Provided records:
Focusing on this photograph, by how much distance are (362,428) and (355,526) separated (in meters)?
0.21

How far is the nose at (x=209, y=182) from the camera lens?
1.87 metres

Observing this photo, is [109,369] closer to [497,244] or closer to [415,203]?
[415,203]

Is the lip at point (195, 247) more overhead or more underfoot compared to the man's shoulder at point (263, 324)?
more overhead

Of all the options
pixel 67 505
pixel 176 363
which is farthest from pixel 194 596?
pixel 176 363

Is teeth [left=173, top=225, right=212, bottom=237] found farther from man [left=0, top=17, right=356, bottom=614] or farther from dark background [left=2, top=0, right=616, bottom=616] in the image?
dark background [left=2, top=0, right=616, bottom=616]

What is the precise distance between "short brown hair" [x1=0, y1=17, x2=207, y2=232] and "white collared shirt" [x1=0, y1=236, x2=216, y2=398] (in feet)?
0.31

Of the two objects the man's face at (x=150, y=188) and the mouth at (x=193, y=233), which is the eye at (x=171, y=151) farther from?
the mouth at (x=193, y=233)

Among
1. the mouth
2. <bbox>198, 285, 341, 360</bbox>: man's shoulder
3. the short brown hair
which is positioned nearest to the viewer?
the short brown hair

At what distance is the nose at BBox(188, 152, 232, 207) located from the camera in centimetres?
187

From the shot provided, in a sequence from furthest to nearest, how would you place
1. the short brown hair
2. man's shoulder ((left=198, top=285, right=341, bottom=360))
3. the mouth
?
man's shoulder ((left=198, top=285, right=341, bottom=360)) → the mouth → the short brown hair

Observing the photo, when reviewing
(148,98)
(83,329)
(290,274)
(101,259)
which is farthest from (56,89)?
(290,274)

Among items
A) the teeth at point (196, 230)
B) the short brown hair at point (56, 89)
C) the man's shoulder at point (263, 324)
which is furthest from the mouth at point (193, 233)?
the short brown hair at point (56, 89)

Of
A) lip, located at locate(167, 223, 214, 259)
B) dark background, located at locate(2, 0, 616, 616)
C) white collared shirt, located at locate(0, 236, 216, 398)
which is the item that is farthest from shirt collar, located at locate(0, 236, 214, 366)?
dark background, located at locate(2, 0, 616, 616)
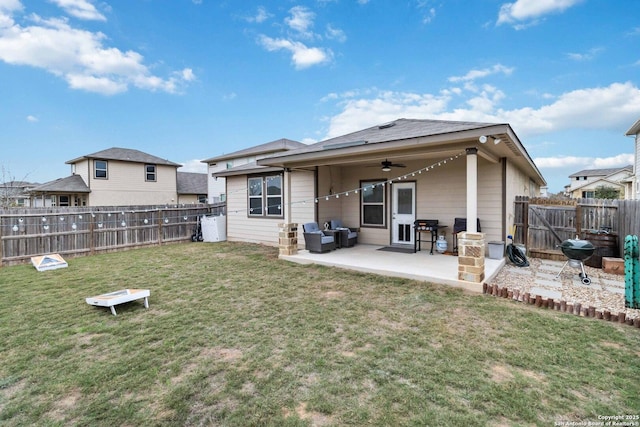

Short problem: Select every line in the entries above that contains the word "more", and copy each such line in full.

Answer to the task:
Is the lip at point (195, 247) more overhead or more underfoot compared to the man's shoulder at point (263, 324)?
more overhead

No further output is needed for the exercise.